Kane et al. 2009 seems like a key citation to an earlier work by one of the authors that suggests two stages of collaboration:

  1. The creation stage introduces new information
  2. The retention stage preserves and refines the information through ongoing collaboration

The article finds evidence in support of this two stage model of collaboration.

They analyze the complete set of featured Wikipedia articles. A key fact about the way feature article status works is that articles may be demoted if their quality decreases like if they become out of date. This allows the authors to operationalize their two-stage model of collaboration. An article is in the creation stage before it has been featured and it is in the retention stage afterwards.

They test two hypotheses about the relationship between turnover and effective collaboration in each of the stages.

  1. There will be a curvilinear relationship between turnover and knowldge creation.
  2. There will be a curvilinear relationship between turnover and knowledge retention.

They use econometric methods to test these hypothesis. They use proportional hazards models predicting when an article reaches featured status (H1) and when a featured article is demoted (H2). The independent variable for both hypotheses is the average experience of editors on the article. This is the inverse of turnover in the team collaborating on the article. They also control for a number of other factors that they can measure that might be related to quality including length, the depth of the organizational structure, the ratio of external references to length, the ratio of internal references (wikilinks) to length, reading complexity, the number of multimedia elements, and the number of edits.
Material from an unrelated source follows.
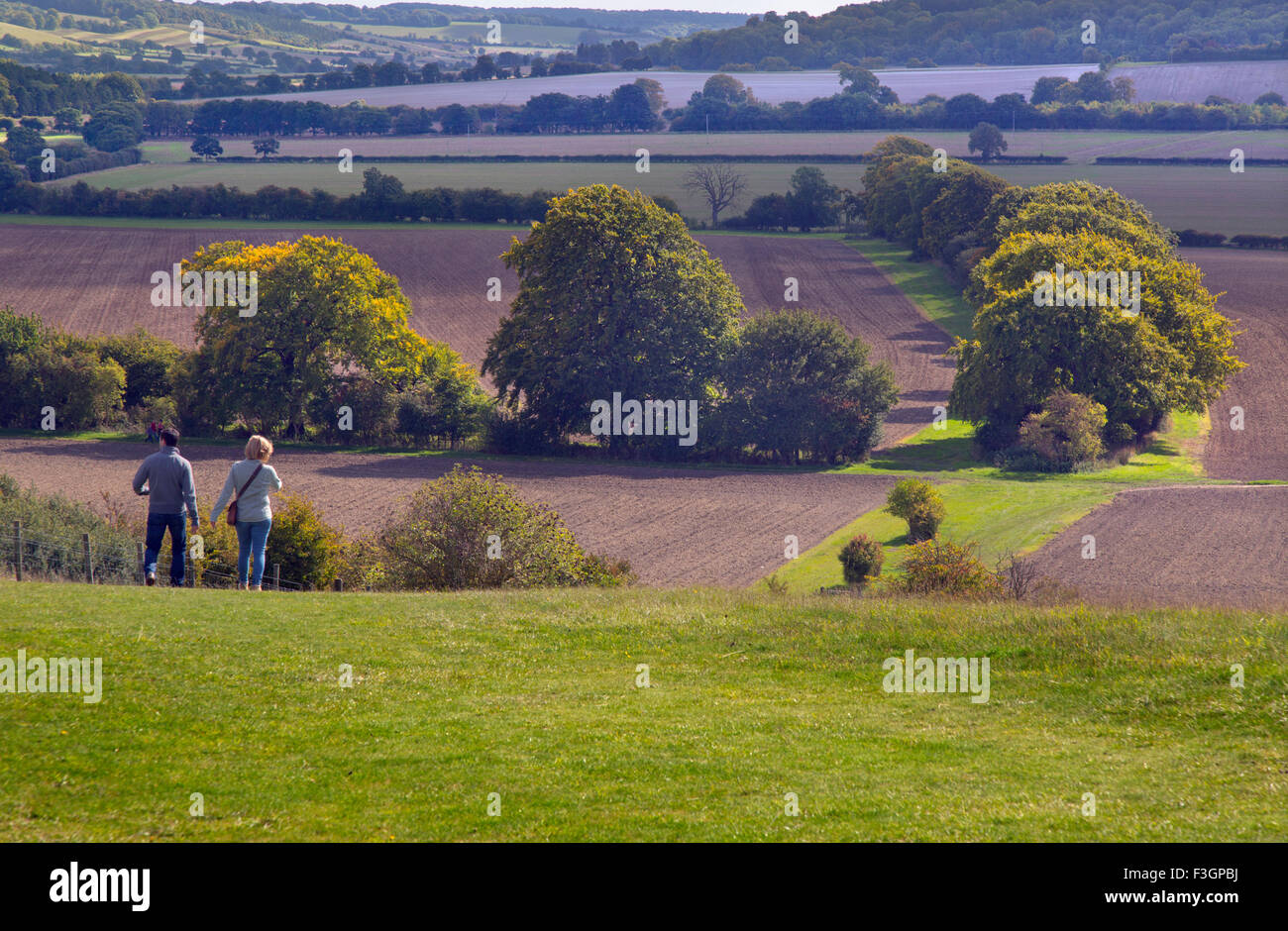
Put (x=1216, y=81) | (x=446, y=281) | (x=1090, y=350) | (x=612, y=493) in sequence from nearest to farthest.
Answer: (x=612, y=493)
(x=1090, y=350)
(x=446, y=281)
(x=1216, y=81)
They also fit models using only the control variables. This allowed them to use F-tests to characterize how much turnover contributed to improving the model. They found good support for both hypotheses. The curvilinear effect during the creation stage is stronger than in the retentoin phase and improves the psuedo-R2 statistic by 30%. During the retention phase the relationship is somewhat weaker, but they argue that the small effect size is still substantively important given the viewership and influence of featured articles. They standardize their independent variable when they plot the effects, this makes it easy to show that the average article is near has nearly the optimal level of turnover during the creation phase, but has less turnover than would be ideal during the retention phase. This suggests that members of the community might be more interested in generating new knowledge than in retaining and refining knowledge already created.

In their discussion they summarize their main theoretical contributions:

  1. A moderate level of turnover can be best for effective collaboration.
  2. Don't assume that turnover is bad
  3. Collaboration has multiple phases like knowledge creation and knowledge retention.

Also provide managerial implications suggesting that communities seek to cultivate a core group of contributions while remaining open to outsiders, and find a way to archive and maintain the knowledge contributions of members that leave.

They list a few empirical limitations of their study design.

  1. The study may not generalize beyond the Wikipedia setting
  2. The study may not even generalize to lower quality articles on Wikipedia
  3. They only looked at the creation stage for articles where the creation stage was successful (i.e. the article became featured).

Theoretical and Practical Relevance

This is a rigorous analysis of turnover in collaborative projects that looks at featured articles on Wikipedia. The study design is pretty clever and clearly demonstrates that effective collaborations have a moderate level of turnover. This contrasts with the popular view that turnover is a bad thing for peer production communities.